In this work, we present results of our investigations of as-cast alloys of the
composition range SmCo5±x of the Sm-Co system heat treated at different
temperatures using X-ray diffraction and metallographic methods.
2. EXPERIMENTAL
Ingots with nominal composition of SmyCo100-y , as showed in Table 1, were
prepared by induction melting in Ar atmosphere followed by casting in an iron mould.
The samples were aged in a vacuum furnace in series: 1220oC for 3 h + 1000oC for
5 h + 900oC for 10 h + 850oC for 10 h + 700oC for 20 h. After each step of aging the
samples were cooled inside the furnace to room temperature (RT). Phase
identification was carried out by X-ray diffraction (XRD) using Cu-Kα radiation.

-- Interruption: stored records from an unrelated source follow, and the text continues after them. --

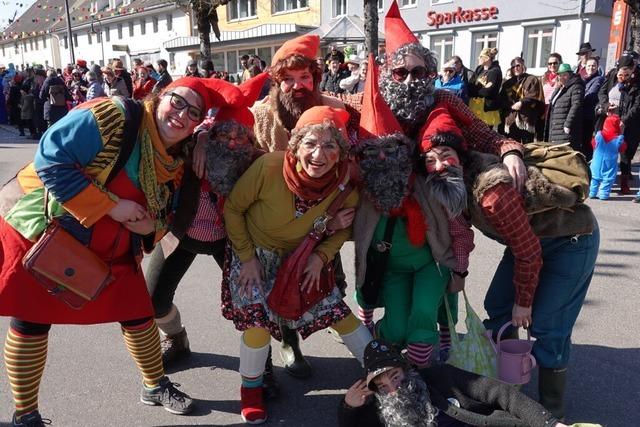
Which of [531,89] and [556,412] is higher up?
[531,89]

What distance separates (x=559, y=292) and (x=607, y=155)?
500 cm

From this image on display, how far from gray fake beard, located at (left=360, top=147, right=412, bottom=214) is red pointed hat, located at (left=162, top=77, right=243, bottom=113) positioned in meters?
0.69

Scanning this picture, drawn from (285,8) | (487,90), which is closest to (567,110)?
(487,90)

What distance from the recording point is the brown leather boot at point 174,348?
123 inches

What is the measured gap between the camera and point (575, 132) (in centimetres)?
741

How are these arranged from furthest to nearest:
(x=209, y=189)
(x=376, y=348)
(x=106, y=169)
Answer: (x=209, y=189) < (x=376, y=348) < (x=106, y=169)

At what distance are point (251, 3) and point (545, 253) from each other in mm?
35037

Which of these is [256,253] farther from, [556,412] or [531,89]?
[531,89]

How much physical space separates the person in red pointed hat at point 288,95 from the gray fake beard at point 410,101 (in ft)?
1.30

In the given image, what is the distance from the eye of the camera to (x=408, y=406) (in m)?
2.28

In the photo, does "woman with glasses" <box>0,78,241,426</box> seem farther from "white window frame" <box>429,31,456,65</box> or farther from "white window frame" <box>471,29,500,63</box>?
"white window frame" <box>429,31,456,65</box>

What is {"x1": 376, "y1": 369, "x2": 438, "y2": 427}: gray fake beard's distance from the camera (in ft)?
7.42

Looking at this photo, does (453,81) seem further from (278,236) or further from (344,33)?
(344,33)

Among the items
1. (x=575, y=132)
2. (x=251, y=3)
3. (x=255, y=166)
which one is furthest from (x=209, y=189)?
(x=251, y=3)
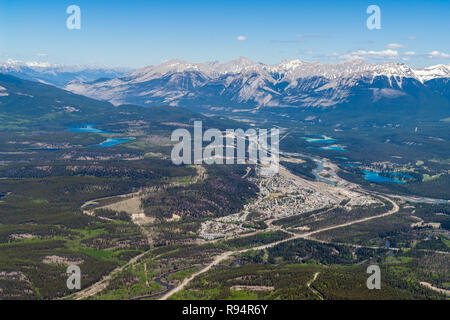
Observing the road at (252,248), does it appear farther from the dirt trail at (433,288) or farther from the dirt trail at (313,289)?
the dirt trail at (433,288)

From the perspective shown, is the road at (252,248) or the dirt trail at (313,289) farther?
the road at (252,248)

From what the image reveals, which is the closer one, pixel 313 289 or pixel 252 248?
pixel 313 289

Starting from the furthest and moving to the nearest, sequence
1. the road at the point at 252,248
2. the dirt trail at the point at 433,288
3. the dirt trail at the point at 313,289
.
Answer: the dirt trail at the point at 433,288
the road at the point at 252,248
the dirt trail at the point at 313,289

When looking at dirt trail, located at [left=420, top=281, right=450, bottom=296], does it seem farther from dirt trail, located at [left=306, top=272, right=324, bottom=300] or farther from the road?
the road

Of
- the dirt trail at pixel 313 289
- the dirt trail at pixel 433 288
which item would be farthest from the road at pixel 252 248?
the dirt trail at pixel 433 288

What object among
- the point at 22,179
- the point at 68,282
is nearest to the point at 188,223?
the point at 68,282

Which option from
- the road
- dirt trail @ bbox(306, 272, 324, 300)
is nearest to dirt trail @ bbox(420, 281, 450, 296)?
dirt trail @ bbox(306, 272, 324, 300)

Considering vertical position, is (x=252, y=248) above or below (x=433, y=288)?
above

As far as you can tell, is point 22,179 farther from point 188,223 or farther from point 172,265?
point 172,265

Rietveld refinement was used for quantitative phase analysis [11]. The experimental
errors of determination of SmCo5 lattice parameters were ∆а = ∆с = 0.003 Å,
∆(c/a)=0.001. Scanning electron microscopy (SEM) and Elemental Dispersion
Spectroscopy (EDS) analyses were conducted on the Nova600 NanoLab DualBeam
system (FEI Company) and were used to characterize the phase changes in as-cast
and heat treated Sm-Co alloys.
Table 1. Chemical composition of as-cast Sm-Co alloys
№
1
2
3
4
5
6
7
8
9
Sm, at. %
13.2
15.5
16.3
16.8
17.2
17.9
18.2
20.1
21.1
Сo, at. %
86.8
84.5
83.7
83.2
82.8
82.1
81.8
79.9
78.9
3. RESULTS AND DISCUSSION
According to the XRD analysis for the heat-treated Sm16.8Co83.2 alloy, only
SmCo5 phase (CaCu5 type structure) was observed. After aging at 1220oC the
hypostoichiometric alloys (y = 13.2 - 16.3) consisted of the SmCo5 phase and two
crystalline modifications of the Sm2Co17 phase: a high temperature (h) hexagonal
phase with Th2Ni17 type structure and а low-temperature (l) rhombohedral phase with
Th2Zn17 type structure. As soon as the aging temperature was decreased from 1220
to 700оС the quantity of Sm2Co17 (h) phase decreased, whereas the quantity of (l)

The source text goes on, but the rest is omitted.